We tumbled out of the broom closet in a tangle of flailing limbs and sprawled across thick red carpet. I caught an elbow on the chin and felt a wet dog nose swipe my face, then narrowly missed getting punched by Bronwyn as she thrashed free of the pile. “Unhand us, you animal-torturing bastards!” she was shouting, her eyes wild and unfocused, and she pulled back her fist and was about to knock one of us unconscious when Addison tackled her with his forepaws and pushed her backward.

   “Get ahold of yourself, girl, we’re back in the Panloopticon!”

   He licked her face. Bronwyn’s arms went limp at her sides. “We are?” she said meekly. “It all happened so quickly, I lost track of where I was.” She took us in. A smile bloomed across her face. “My goodness. It’s really you.”

   “I’m so happy to see you guys, I can’t even—” Noor started to say, but the rest was muffled by the folds of Bronwyn’s homemade dress.

   “We thought we’d lost you for good this time!” Bronwyn cried, hugging us both. “When you disappeared again without telling anyone we thought for certain you’d been kidnapped!” She stood without letting go, hauling Noor and me up with her. “Horace had a dream you’d gotten your souls sucked out through your feet! And then the desolations began, and—”

   “Bronwyn!” I shouted into the sandpapery fabric of her dress.

   “For heaven’s sake, let them breathe,” said Addison.

   “Sorry, sorry,” Bronwyn said as she released us.

   “It’s nice to see you, too,” I wheezed.

   “So very sorry,” she said. “I get carried away, don’t I?”

   “It’s fine,” Noor said, and she gave Bronwyn a light side-hug as proof there were no hard feelings.

   Addison chided Bronwyn, “Don’t apologize so much, it makes you seem timid.”

   Bronwyn nodded and said “Sorry” again, and Addison clicked his tongue, shook his head, and turned to Noor and me. “Now, where have you been?”

   “It’s kind of a long story,” I said.

   “Never mind then, we’ve got to get you to the ymbrynes,” Addison said. “They need to know you’ve been found.”

   Noor asked if they were okay.

   “They’ll be better now that you’re back,” Bronwyn allowed.

   “Everything’s still here?” I cast a wary glance down the hall.

   “Yes . . .” Bronwyn began to look worried.

   “There hasn’t been an attack?” Noor said.

   Addison’s ears pricked up. “An attack? By whom?”

   A tightness that had been building in my chest began to loosen. “Thank God.”

   “There’s been no attack,” Bronwyn said, “though honestly, we’ve been so preoccupied with finding you that we might not have noticed if bombs started falling.”

   “I want to know what you mean by all these strange questions,” Addison said, raising up on his hind legs to squint at me.

   Noor glanced at me, uncertain.

   “Maybe nothing,” I said, rubbing my face. “It’s been a long night. I don’t mean to be mysterious, but I think you’re right, we should talk to Miss Peregrine first.”

   I didn’t want to spread panic. And there was still a small part of me that hoped I was wrong about Caul. That he was still where he belonged, condemned to spend forever trapped in the Library of Souls.

   “At least tell us where you’ve been,” Bronwyn pleaded. “We’ve been working day and night to find you. The ymbrynes have had us patrolling every loop where you two might conceivably have disappeared to. Emma, Enoch, Addison, and me have been on rotating shifts of your house in Florida since yesterday evening.”

   “Even in that tempest!” said Addison. “And then those sadistic, pole-wielding constables surprised us—”

   “Since yesterday?” Noor said. “That can’t be right . . .”
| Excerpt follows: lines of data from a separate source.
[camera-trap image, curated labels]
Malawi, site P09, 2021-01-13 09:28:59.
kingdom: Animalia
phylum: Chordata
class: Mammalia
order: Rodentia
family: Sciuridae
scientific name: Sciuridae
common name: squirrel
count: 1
   “How long have we been gone?” I finally thought to ask.

   Addison’s furry brows pinched together. “These are odd questions indeed.”
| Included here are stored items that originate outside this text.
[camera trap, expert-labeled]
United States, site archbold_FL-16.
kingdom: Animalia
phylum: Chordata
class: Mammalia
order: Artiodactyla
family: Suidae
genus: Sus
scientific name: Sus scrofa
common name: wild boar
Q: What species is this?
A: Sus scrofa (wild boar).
   “Two days,” said Bronwyn. “Since the afternoon before last.”

   Noor fell back a step. “Two days.”

   That’s how long we were falling, I thought, and for a moment I felt that weightless, bodiless sensation come over me again. Two days.

   “We went to find V,” I said, “that much I can tell you.”

   “And we did,” Noor added, which was more than I wanted to say.

   Bronwyn gasped, but didn’t interrupt.